もののあはれ
5日「先生人語」
写真は「卒業生イラッシャーイ」ゲストの乙川さん。
以下、放送の原稿。
「もののあはれ」は時間の都合で放送ではカツアイ。
でも、なぜ日本人に「秋」が趣深いのか、よく分かる。
のでモッタイナイ。つきましては読んで下さい。
丸谷才一『袖のボタン』(朝日)
「もののあはれ」
「『春はただ 花のひとえに 咲くばかり
もののあはれは 秋ぞまされる』(拾遺和歌集/詠み人知らず)
もののあはれの「もの」とは何か。
大野晋さん的には、タミル語の“man”(マヌ?)にあたるのだそうで、
「永久」の意があるという。
そこから「いつものこと、きまっていること」を言うのだそうだ。
ということは「モノの道理」とは、念を押した重ね言葉、ということになる。
従って、「もののあはれ」モノ(定め)のせいで起こる情緒・哀愁を言う。
四季の移り変わりはどんなことがあっても変わらない必然で、そのことが心を揺さぶる。
男女の仲も、生別か死別かに関わらず、必ず別れがくる。
その切なさもまた、モノノアハレである。
そして、恋の終わりを意味する「秋」=「飽き」の悲哀が日本では特に賞玩(しょうがん)される。」
さて、秋はそういった「もののあはれ」が一段と深まる季節であり、
四季の中で日本人好みの季節といえるのだろう。
だから、「〜の秋」というのは、“読書”から“食欲”までやっぱり秋なのだ。
「経済からみた2大政党制」 橘木俊詔(たちばなきとしあき) 京都大教授
〈欧米の2大政党制〉
リバタリアニズム(自由至上主義/新自由主義)〜市場主義や競争促進を重視して経済効率を優先する
自由競争をどこまでも優先する。その結果、勝者と敗者が明確になる。国民の所得が不平等化するのを容認する。福祉を優先すると人々は怠惰になるから縮小する。

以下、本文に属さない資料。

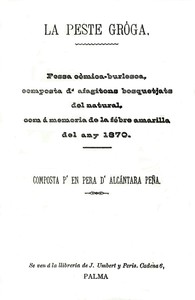 La peste gròga :  Pessa còmica-burlesca, composta d'afagitons bosquetjats del natural, com á memoria de la fébre amarilla del any 1870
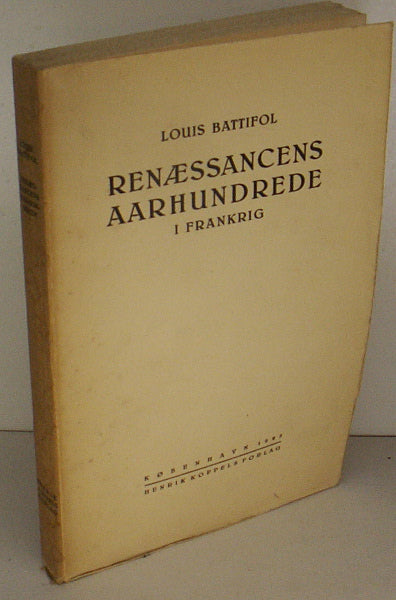 Renæssancens aarhundrede i Frankrig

リベラリズム(自由主義/平等主義)〜公共政策を重視して公平性に配慮する
民間の経済活動を自由放任にしておくと強者と弱者の差が大きくなるので、政府が一定の歯止めをする。福祉政策を重視する。
〈アメリカ〉
ブッシュ政権共和党〜リバタリアニズム…コンサーバティブ(保守主義)
民主党〜リベラリズム…進歩主義
〈日本〉
与野党それぞれに両者を抱えている
どうみても、現在の社会は所得格差が広がり(IT企業の一人勝ち)、福祉切り捨てがはっきりして、弱者はますます弱い立場になっているのではないか。